Bart’s point here is that since the gospels were written anywhere from 30 to 60 years after the time of Jesus, they are undoubtedly the product of oral tradition which changed over time, rather than the accurate recollection of eyewitnesses.

Bart uses the analogy of the party game of “telephone”. In this game, one participant whispers a phrase into the ear of another. The second participant whispers into the ear of a third, and so on throughout the room. The last person repeats the phrase as he or she heard it, and everyone laughs at how the phrase has changed.

Bart says that the stories about Jesus were changed over time, just as the phrase in this game. However, there are so many problems with this analogy! In the game, the phrase is whispered, one time only. It’s not repeated clearly, and there is no room to ask questions. And the phrase is supposed to change — the game wouldn’t be any fun if the phrase was repeated perfectly from beginning to end! And besides, there is one person who knows the truth — the person who started the phrase. Part of the game involves going back to this person and comparing the “truth” with the “distortion”.

The stories of Jesus were not at all like this. I’m sure that some people changed the stories to suit particular needs, but — just as in the game — there is someone (or often, multiple someones) who knew the truth. And Bart apparently assumes that the person writing the gospels (Matthew, Mark, etc) is at the end of the telephone line, not at the beginning. Also, he assumes that the people telling the story — or writing it down — are not interested in reporting what actually happened.

So what are we left with? What should we find in a two thousand year old document, in order for Bart to stamp it as historically accurate?

Well, I guess it should be signed, as in: “I, Matthew, wrote this down.” This probably wouldn’t cut it for Bart. We all know that some of the letters attributed to Paul in the NT are not accepted as being authored by him. So even as Bart bemoans the anonymity of the gospel authors, I doubt he would accept as authentic any self-attribution in them.

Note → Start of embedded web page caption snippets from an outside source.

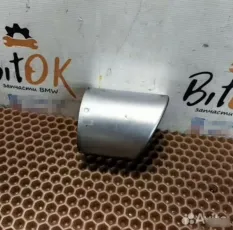 Насадка выхлопа BMW X1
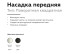 Насадка передняя Ambrella Light DIY Spot N7711 Насадка передняя Ambrella Light DIY Spot N7711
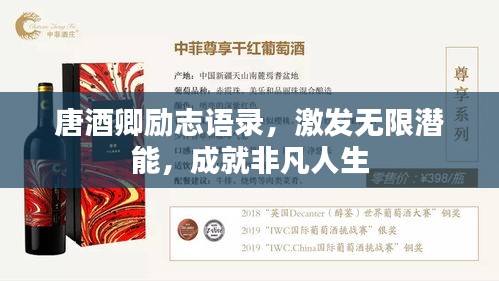 唐酒卿勵(lì)志語錄，激發(fā)無限潛能，成就非凡人生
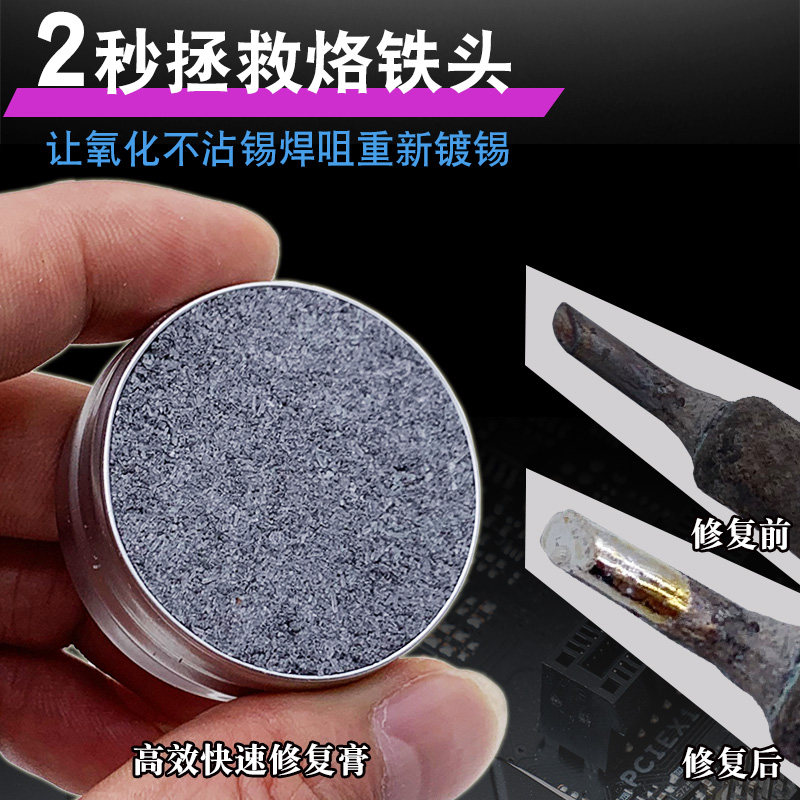 电烙铁复活膏去氧化修复膏图片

Bart has also said that a record of an event should have been written within a very short time of the actual event, so that the eyewitnesses would be able to accurately remember. Just how short a time are we talking about? We know that the testimony of courtroom witnesses can be unreliable just a few weeks or months after the incidents they are describing, and the testimony is often colored by the biases of those witnesses. Bart complains that 30 years is too long a time. What about three years? Three months? Even if the document claimed to be on-the-spot reporting, would Bart accept it as historically accurate?

My point is this: Bart (and others) choose not to accept the historical reliability of the NT gospels. They set up criteria which the documents are guaranteed to fail, and then proclaim the inevitable conclusion as the only one which could be reached.